God’s Simplicity: God Cannot Learn Anything New

God knows all things that are from our perspective, past, present, and future

“God knows all things as a Trinitarian eternal being. He knows in ways only God can know things. We finite human creatures know in a finite way what we know. We are incapable of knowing in one grand intuition. Even after we have dwelt in the new heavens and new earth for ten million years and have continued to grow in holiness and understanding we will not be omniscient or simple.”

 

God cannot learn anything new. Perhaps that is a new idea to you? The church, when it has been sound and orthodox, has always confessed this (see the WCF 2.1). It is an implication of at least two of the Triune God’s incommunicable attributes: simplicity and omniscience. Omniscience simply means “all knowledge.” God is all-knowing. Simplicity has to do with God’s essence. God cannot be divided up into parts. We will momentarily delve into these two attributes and how it is that God cannot learn anything or learn anything new.

Before we delve into the niceties of these divine realities (really, a singular divine reality) it would be wise to address at least one biblical passage that seems to suggest that God can learn something new. Let’s turn to Genesis 22:12. In this well-known account of God’s test of Abraham’s faith and consequent obedience concerning the sacrifice of Isaac, the angel of the Lord has a conversation with Abraham and declares to him in the first person (suggesting that this is God himself speaking, I suggest this is a pre-incarnate appearance of the Son) “…now I know that you fear God, seeing you have not withheld your son, your only son from me.” This is not merely an angel declaring that he has learned something new, but God the Son saying this. The Son is essentially God and so equal with the Father and the Holy Spirit (although he knows in a modally different way from the Father and the Spirit). What do we do with this?

As John Calvin pointed out years ago, God condescends to communicate with us in ways that we can understand him much as a parent will speak in very basic ways to a young child so to enable the child to understand truly but not totally. This is how God communicates with us about himself. We err when we treat language about God, which he speaks about himself in Scripture, as if it unveiled absolutely everything that could be said about him. God’s thoughts are so much higher than our thoughts and he is so much greater and grander than all that we can think or imagine (Isaiah 55:8). It is not the case that God cannot communicate with us in our language and in ways we can understand. Indeed, he can, but there is divine mystery entailed in the least thing God reveals about himself. All this is to say that God is not a man that he should repent (and where Scripture says he repents God is once again condescending to our level and is speaking in ways we finite creatures can understand and relate to). We can rest in God’s Word and words to us. They are utterly true and reliable. But they are not exhaustive. Finite creatures cannot totally and exhaustively understand and appreciate an infinite Creator.

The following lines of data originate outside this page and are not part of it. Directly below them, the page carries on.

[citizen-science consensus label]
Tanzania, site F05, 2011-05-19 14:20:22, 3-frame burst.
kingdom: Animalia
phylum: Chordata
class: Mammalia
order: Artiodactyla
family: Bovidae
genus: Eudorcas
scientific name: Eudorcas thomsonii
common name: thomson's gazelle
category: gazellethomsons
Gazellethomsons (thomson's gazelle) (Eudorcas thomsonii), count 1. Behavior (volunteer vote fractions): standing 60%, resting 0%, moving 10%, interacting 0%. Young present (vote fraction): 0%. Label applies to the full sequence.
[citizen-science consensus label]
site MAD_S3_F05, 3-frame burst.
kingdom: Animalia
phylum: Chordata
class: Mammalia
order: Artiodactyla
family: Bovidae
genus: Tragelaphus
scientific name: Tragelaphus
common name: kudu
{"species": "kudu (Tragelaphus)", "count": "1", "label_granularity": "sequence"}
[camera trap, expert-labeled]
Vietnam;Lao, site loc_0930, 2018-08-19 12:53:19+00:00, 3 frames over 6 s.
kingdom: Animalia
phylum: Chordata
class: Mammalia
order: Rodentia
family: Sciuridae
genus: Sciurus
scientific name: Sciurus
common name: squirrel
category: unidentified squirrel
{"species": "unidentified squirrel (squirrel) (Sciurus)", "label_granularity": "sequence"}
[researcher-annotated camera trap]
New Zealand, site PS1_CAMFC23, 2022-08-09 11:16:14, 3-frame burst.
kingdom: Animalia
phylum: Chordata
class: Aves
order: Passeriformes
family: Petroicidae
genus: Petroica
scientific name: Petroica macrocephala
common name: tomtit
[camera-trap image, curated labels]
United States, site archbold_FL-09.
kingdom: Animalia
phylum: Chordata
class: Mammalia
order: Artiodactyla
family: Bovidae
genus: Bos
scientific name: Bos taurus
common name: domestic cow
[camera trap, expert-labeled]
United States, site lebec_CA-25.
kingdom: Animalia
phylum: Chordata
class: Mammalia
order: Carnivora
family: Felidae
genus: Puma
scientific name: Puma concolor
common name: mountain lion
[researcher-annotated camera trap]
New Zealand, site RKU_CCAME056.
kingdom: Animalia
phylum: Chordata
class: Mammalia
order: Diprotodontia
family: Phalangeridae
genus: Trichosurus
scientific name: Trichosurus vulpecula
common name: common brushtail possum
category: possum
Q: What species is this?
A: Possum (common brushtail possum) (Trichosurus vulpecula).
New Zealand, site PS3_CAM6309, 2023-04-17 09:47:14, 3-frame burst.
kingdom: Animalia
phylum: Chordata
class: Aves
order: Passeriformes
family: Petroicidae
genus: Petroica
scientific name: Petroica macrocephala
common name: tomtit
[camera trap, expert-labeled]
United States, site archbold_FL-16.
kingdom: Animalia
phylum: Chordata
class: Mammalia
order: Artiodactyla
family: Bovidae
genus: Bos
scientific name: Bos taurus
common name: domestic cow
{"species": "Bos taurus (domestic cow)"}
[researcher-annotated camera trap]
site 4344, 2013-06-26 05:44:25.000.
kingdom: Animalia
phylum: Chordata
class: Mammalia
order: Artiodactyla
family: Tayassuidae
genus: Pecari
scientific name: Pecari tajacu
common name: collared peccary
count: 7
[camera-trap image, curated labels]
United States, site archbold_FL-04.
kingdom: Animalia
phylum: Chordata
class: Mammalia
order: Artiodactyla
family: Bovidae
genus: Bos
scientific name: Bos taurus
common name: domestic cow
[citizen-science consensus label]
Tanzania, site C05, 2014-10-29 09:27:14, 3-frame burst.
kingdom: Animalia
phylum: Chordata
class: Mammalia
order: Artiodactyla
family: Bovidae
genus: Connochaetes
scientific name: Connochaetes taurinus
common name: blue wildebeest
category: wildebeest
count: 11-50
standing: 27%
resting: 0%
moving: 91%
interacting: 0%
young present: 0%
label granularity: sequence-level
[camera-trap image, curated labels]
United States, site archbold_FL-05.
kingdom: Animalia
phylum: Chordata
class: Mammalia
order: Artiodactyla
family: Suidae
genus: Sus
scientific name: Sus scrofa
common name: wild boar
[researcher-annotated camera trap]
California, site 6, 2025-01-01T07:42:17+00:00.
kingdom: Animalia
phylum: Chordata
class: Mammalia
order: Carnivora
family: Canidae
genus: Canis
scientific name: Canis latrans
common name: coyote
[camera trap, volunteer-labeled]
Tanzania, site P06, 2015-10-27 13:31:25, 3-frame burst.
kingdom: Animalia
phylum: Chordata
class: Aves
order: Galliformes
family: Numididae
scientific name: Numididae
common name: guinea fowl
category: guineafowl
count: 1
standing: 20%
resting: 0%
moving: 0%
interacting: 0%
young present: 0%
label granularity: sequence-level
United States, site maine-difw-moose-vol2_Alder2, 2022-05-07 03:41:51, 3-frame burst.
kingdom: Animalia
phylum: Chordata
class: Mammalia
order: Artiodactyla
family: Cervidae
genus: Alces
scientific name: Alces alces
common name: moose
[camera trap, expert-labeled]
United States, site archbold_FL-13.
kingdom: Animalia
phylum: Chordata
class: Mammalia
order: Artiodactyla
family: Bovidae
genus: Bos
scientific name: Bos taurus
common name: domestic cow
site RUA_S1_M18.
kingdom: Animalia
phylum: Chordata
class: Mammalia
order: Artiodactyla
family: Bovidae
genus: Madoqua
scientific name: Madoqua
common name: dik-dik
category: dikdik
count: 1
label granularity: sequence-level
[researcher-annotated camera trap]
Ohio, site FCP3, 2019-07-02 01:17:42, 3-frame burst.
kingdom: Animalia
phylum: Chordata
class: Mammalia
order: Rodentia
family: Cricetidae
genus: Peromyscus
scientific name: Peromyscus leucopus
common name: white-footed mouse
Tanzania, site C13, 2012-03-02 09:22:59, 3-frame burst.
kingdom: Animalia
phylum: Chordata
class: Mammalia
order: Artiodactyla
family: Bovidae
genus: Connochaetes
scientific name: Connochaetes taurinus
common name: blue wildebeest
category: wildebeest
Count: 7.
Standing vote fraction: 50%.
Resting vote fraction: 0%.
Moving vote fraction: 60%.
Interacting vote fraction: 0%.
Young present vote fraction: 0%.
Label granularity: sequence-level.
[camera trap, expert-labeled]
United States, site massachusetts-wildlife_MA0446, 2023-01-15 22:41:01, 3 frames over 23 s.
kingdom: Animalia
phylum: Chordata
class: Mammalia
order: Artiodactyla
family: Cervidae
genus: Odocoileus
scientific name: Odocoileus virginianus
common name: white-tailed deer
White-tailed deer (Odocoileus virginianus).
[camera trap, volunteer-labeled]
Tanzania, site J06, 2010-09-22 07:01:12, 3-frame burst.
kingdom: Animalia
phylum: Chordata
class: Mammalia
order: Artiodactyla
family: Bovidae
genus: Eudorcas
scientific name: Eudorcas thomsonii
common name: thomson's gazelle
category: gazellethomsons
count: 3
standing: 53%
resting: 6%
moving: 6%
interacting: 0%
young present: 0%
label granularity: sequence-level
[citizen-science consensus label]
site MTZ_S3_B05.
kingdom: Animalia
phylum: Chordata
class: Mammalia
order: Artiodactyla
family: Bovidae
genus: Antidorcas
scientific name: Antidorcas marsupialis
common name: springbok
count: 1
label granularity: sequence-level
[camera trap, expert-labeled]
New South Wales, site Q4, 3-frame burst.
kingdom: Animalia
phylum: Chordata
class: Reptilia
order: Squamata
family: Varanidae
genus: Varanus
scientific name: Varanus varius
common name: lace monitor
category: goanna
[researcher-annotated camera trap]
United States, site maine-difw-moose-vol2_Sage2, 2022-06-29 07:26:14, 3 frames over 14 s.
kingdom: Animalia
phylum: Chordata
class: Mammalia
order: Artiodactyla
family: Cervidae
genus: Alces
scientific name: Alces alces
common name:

Now back to the two incommunicable attributes we briefly considered earlier. Unlike things like goodness and justice and righteousness and holiness which God calls us to emulate and imitate in our own finite and limited way, incommunicable attributes are aspects of God’s nature which make him who and what he is and without which he could not be God. Even this way of talking about his attributes is a condescension of great moment. We noted that God is all-knowing and that he is not composed of parts that are prior to and more basic than himself. God is omniscient and simple.